- [Travail demandé]: Prolongez en français l'extrait de page consacré au dimanche comme huitième jour, en reprenant juste après sa dernière phrase.

- [Extrait de page]:
——————————

Zahn, dans sa Gesch. des Sonnt. p. 58, rapproche de la désignation du dimanche comme 8e jour de la semaine juive et chrétienne « la double irrationalité qui faisait donner le nom de nundinae au jour initial et au jour final de la semaine romaine de 8 jours, » ainsi que les « huit jours de l’allemand et la « quinzaine » française. En outre, il constate que déjà l’épître de Barnabas oppose le dimanche, comme 8e jour, au sabbat, comme 7e jour, et qu’elle fait allusion à toutes les prédictions cachées que les Pères prétendaient trouver dans l’Ancien Testament pour le dimanche en tant que 8e jour ?. Mais Zahn ne parle pas de ce qui nous paraît être la cause profonde de cette désignation.
[En particulier dans l’antique prescription enjoignant de circoncire au 8e jour après la naissance (Dial. av. Tryph. c. 41. Augustin : De civit. Dei XVI, 26 ; Serm. 141 ; De peccato orig. c. 31), et dans le nombre des membres de la famille de Noé que l’arche renfermait (Dial. av. Tryph. c. 138).]
Au fond, cette cause est la même qui portait déjà la théologie juive à désigner comme 8e millénaire le temps de l’accomplissement du Royaume de Dieu, à savoir le désir et même le besoin logique de caractériser ce nouveau commencement comme étant, non pas absolument nouveau, mais au contraire, dans un sens, une continuation, comme se rattachant étroitement et au 7e millénaire sabbatique et aux 6 premiers millénaires.
La désignation du dimanche comme 8e jour, associée, comme elle doit l’être, à celle de 1er jour et si étrange qu’elle puisse d’abord paraître, s’explique ainsi d’une manière intéressante. La résurrection de Christ eut lieu un 1er jour de la semaine telle qu’elle existait en Israël dès les temps les plus anciens ; et cette coïncidence, certainement voulue par Dieu, se justifie non seulement parce que la résurrection de Christ est le commencement de la nouvelle création, mais aussi parce que le 1er jour de la semaine génésiaque est aussi celui de la création de la lumière et que Jésus, selon une désignation venant de lui-même et fréquente dans le Nouveau Testament, est spirituellement la lumière du monde (Jean 8.12 ; 9.15 ; 1.4-5, etc.). Toutefois la création opérée et inaugurée par Jésus n’est pas une création absolument nouvelle : c’est proprement une résurrection et, dans ce sens, un renouvellement, une suite, une continuation. Aussi le dimanche peut-il être considéré comme un jour qui suit et continue l’antique semaine, comme un 8e jour.
La double désignation du dimanche comme 8e et comme 1er jour, désigne donc le dimanche, d’un côté, dans ce qu’il a de nouveau et en vue de l’avenir ; de l’autre, dans sa relation intime avec le passé. Si cette explication n’est pas expressément développée chez les Pères, c’est elle cependant qui rend compte le plus simplement de l’association des deux désignations, et elle est bien en germe soit dans le passage même de l’ép. à Barnabas, soit dans la plupart des autres passages patristiques que nous venons de signaler, et dans le Serm. 141 De Tempore d’Augustin, où il est dit : Sabbato Dominus jacuit in sepulcro ; octavo autem die, resurgendo, nos innovavit. Nos ergo octavo die circumcidit, resurgendo ; nos in ipso spe vivimus.

——————————

- [Données recueillies]:
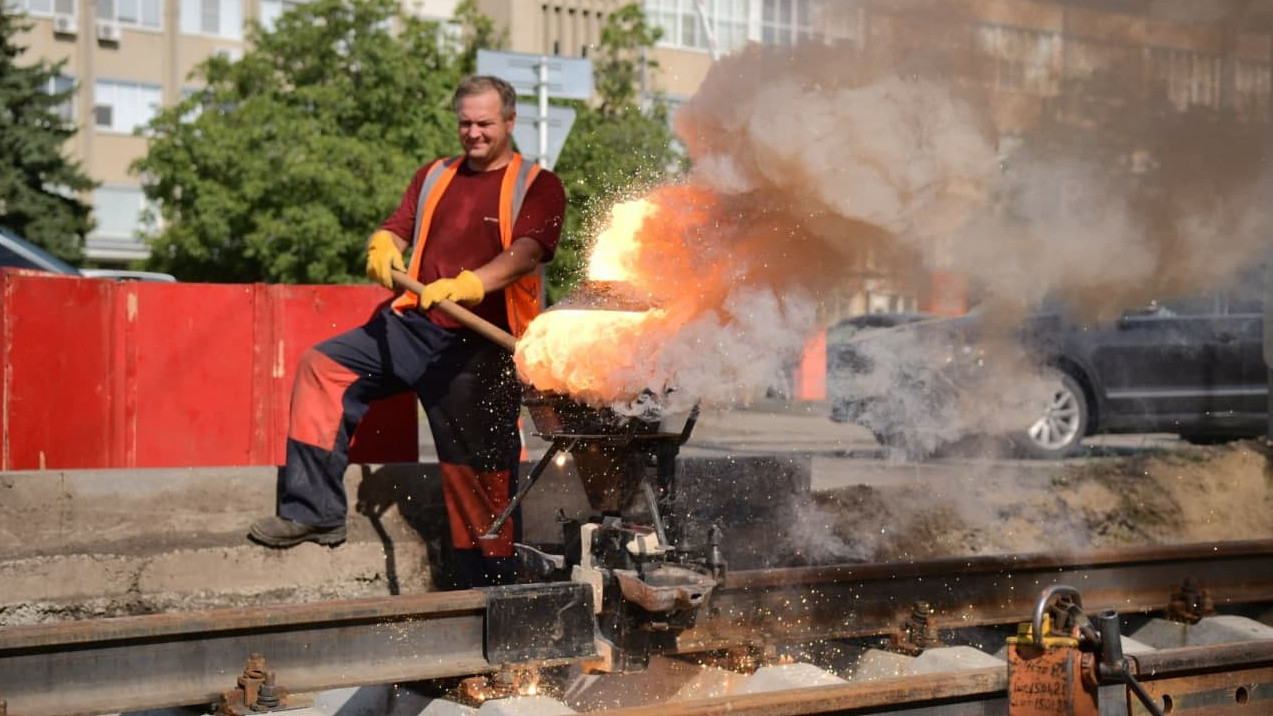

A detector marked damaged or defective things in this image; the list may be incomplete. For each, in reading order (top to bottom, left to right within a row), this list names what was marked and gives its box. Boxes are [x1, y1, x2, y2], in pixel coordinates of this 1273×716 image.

rusty red barrier [1, 267, 417, 468]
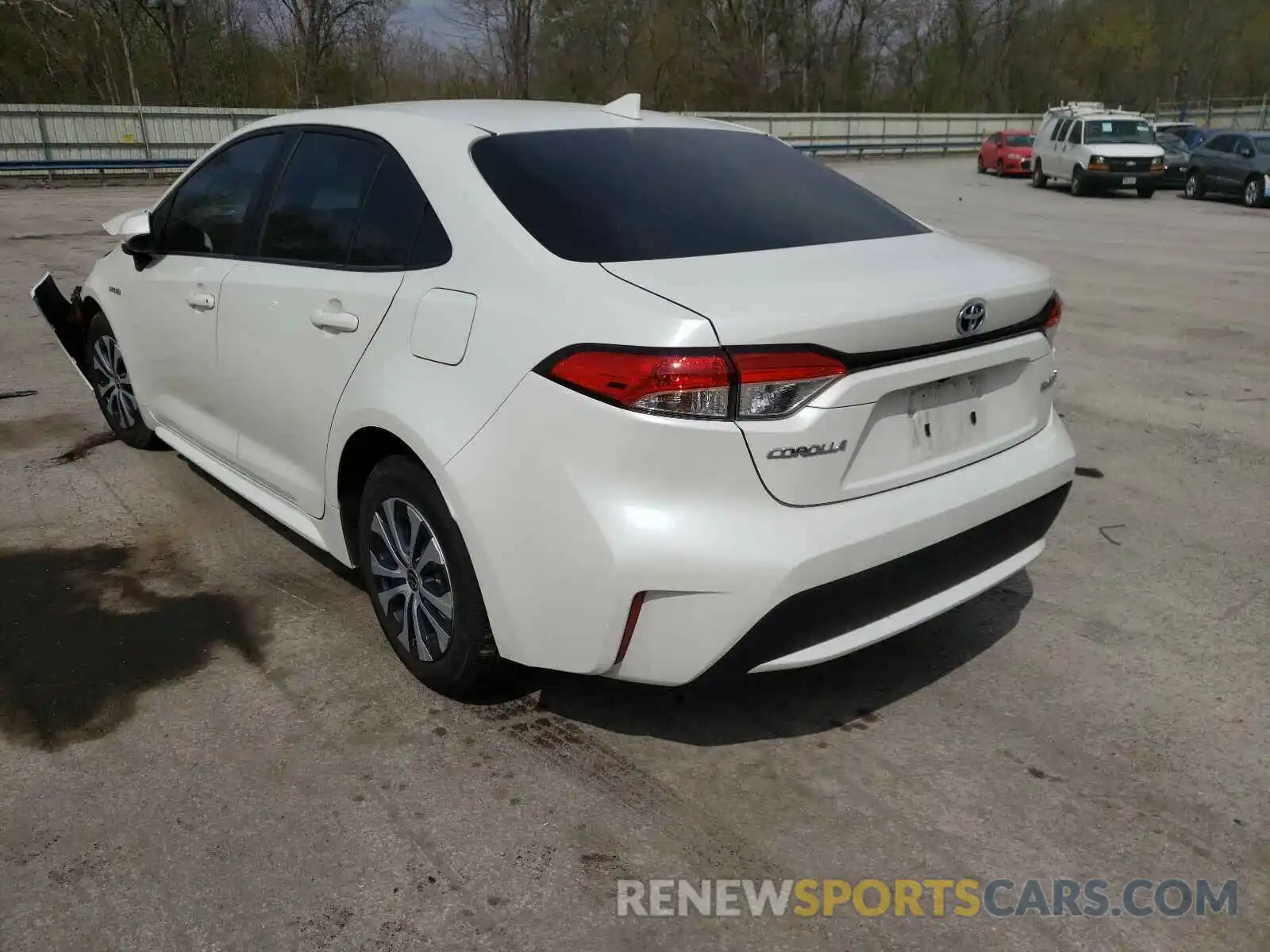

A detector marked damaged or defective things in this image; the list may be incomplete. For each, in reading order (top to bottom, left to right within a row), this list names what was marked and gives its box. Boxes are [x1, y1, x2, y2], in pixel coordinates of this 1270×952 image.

damaged rear bumper [30, 271, 94, 390]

——————————

- [Réponse attendue]:
« Aussi, dit Barnabas, le 8e jour est-il pour nous un jour de réjouissance, et c’est en ce jour que Christ est ressuscité des morts et, après s’être montré, s’est élevé dans les cieux. » Le dimanche est donc un jour de réjouissance pour les chrétiens, parce qu’il est l’anniversaire hebdomadaire de la résurrection par laquelle Christ est devenu à la fois le début et le gage de l’accomplissement du Royaume de Dieu. Cette réjouissance est ici présentée surtout en vue de l’avenir, comme espérance et espérance certaine. Pour la 1re fois le dimanche apparaît comme un jour de joie, et cette conception est aussi importante à constater qu’elle est naturelle et caractéristique. Elle est du reste dominante et abondamment représentée dans l’église des premiers siècles, en particulier par Irénée, Justin Martyr, Tertullien, Pierre d’Alexandrie et les Constitutions apostoliques, comme nous le constaterons de plus en plus.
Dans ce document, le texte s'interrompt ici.